TAREAS DEL EJERCICIO:
- 1) Resume en pocas oraciones el párrafo del texto que empieza con «Por otro lado, de las narcolimosnas» y conserva sus datos principales.
- 2) Filtra los registros y copia cada línea que contenga la palabra "item".

TEXTO PROPORCIONADO:
□ □ □

Pero hay más. Cotidianamente se sube a la arena política en apoyo a la derecha-yunquista que cada día le abre mayores espacios políticos. Lo vimos esta misma semana, cuando la Arquidiócesis de México llamó al jefe de Gobierno del Distrito Federal, Marcelo Ebrard Casaubon, a corregir su actitud de “empecinamiento en no reconocer la legitimidad” presidencial de Felipe Calderón, “exponiendo con ello a la capital del país y a todos sus ciudadanos a una situación de irregularidad en relación con el resto de la nación y a un entorpecimiento en su desarrollo”. Agregó la jerarquía eclesiástica que “el indudable talento” del mandatario local “debe ser acompañado de una mayor prudencia y apertura, dejando de lado la visión parcial y excluyente de un partido político. Es gobernante y servidor público para todos, y no sólo de quienes sostienen ideas y opiniones afines. Mientras que el Presidente de la República ofrece constantemente espacios de encuentro y colaboración, el jefe de Gobierno se cierra sin razones objetivas al diálogo constructivo y positivo”, remató la Arquidiócesis de México (La Jornada, 23 de julio de 2007).
Otra joya de la corona son las “clases de Biblia” que ofrecen sacerdotes de la Universidad del Valle de Atemajac (Univa) en Casa Jalisco a funcionarios de primer nivel del gobierno del estado.
Por otro lado, de las narcolimosnas y los curas pederastas la Iglesia y el gobierno guardan un gran silencio similar a la hipocresía. No confundamos. El Estado Mexicano es un Estado laico y como tal se debe conducir. Los gobernantes tienen todo el derecho de practicar la religión que más les convenga; pero, asimismo, los mexicanos debemos exigir que nuestros funcionarios no quebranten la ligera frontera que existe entre lo público y lo privado, con el débil argumento de que “la religión es un asunto personal”. Y sí que lo es, en tanto la religiosidad no implique la intromisión de la jerarquía católica o de cualquier otra iglesia en asuntos del Estado. Si nosotros como sociedad guardamos silencio ante esta situación, nuestro silencio será similar a la estupidez.

□ □ □

REGISTROS DEL EJERCICIO:
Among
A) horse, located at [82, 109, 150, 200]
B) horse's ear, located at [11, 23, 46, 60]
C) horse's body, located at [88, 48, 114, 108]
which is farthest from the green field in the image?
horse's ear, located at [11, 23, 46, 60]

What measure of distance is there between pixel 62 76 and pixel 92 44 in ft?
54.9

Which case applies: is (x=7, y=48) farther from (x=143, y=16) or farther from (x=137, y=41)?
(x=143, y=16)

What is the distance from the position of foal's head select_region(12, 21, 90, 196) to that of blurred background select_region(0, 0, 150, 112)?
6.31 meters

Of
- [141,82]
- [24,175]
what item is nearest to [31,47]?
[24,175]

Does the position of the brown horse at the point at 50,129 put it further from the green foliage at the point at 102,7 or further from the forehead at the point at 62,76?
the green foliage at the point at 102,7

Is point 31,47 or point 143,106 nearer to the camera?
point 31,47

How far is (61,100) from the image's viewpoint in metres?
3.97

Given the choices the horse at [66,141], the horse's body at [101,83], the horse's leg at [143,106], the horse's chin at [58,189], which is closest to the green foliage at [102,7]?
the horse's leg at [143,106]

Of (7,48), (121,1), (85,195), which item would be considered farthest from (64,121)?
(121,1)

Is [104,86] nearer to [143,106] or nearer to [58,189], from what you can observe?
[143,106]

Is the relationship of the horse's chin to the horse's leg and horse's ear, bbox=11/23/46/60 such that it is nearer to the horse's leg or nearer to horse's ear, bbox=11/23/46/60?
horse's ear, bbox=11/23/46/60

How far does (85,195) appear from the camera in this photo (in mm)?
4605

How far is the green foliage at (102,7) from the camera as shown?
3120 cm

□ □ □

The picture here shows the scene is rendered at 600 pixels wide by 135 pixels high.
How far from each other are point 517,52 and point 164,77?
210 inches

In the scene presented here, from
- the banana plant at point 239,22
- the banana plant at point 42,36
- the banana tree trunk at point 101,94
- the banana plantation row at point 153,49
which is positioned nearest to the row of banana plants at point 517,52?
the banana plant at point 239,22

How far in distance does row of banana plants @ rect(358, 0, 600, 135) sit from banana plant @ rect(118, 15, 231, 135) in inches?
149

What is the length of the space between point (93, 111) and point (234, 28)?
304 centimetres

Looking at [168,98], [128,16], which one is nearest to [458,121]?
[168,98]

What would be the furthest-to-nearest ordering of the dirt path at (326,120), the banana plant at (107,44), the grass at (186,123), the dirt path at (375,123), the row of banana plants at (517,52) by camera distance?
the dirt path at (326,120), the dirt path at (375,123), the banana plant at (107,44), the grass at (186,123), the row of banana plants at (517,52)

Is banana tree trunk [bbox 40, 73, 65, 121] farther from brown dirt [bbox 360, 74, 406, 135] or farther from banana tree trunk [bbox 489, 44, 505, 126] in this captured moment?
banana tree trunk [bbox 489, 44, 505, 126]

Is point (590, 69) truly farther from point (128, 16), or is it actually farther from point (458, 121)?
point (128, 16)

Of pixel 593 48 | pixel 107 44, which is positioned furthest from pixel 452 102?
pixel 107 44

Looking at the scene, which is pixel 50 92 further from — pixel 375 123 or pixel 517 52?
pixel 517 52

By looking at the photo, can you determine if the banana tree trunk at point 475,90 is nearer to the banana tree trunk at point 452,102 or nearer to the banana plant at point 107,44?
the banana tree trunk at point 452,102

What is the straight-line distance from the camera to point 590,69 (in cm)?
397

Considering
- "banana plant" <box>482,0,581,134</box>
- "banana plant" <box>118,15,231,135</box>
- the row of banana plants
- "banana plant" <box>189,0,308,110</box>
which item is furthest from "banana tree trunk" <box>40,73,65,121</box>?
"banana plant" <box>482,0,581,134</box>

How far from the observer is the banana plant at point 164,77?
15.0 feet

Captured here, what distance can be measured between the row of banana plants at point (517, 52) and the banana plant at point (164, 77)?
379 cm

□ □ □

RESPUESTAS DESARROLLADAS:
- 1) La Iglesia y el gobierno guardan ante las narcolimosnas y los curas pederastas un silencio parecido a la hipocresía. El Estado mexicano es laico y debe conducirse como tal. Los gobernantes pueden practicar la religión que prefieran, pero los mexicanos deben exigir que los funcionarios no rompan la frontera entre lo público y lo privado con el argumento de que «la religión es un asunto personal». Lo es mientras no implique la intromisión de la jerarquía católica o de otra iglesia en asuntos del Estado. Si la sociedad calla ante esto, su silencio será similar a la estupidez.

- 2)
what item is nearest to [31,47]?
Of (7,48), (121,1), (85,195), which item would be considered farthest from (64,121)?
which item is furthest from "banana tree trunk" <box>40,73,65,121</box>?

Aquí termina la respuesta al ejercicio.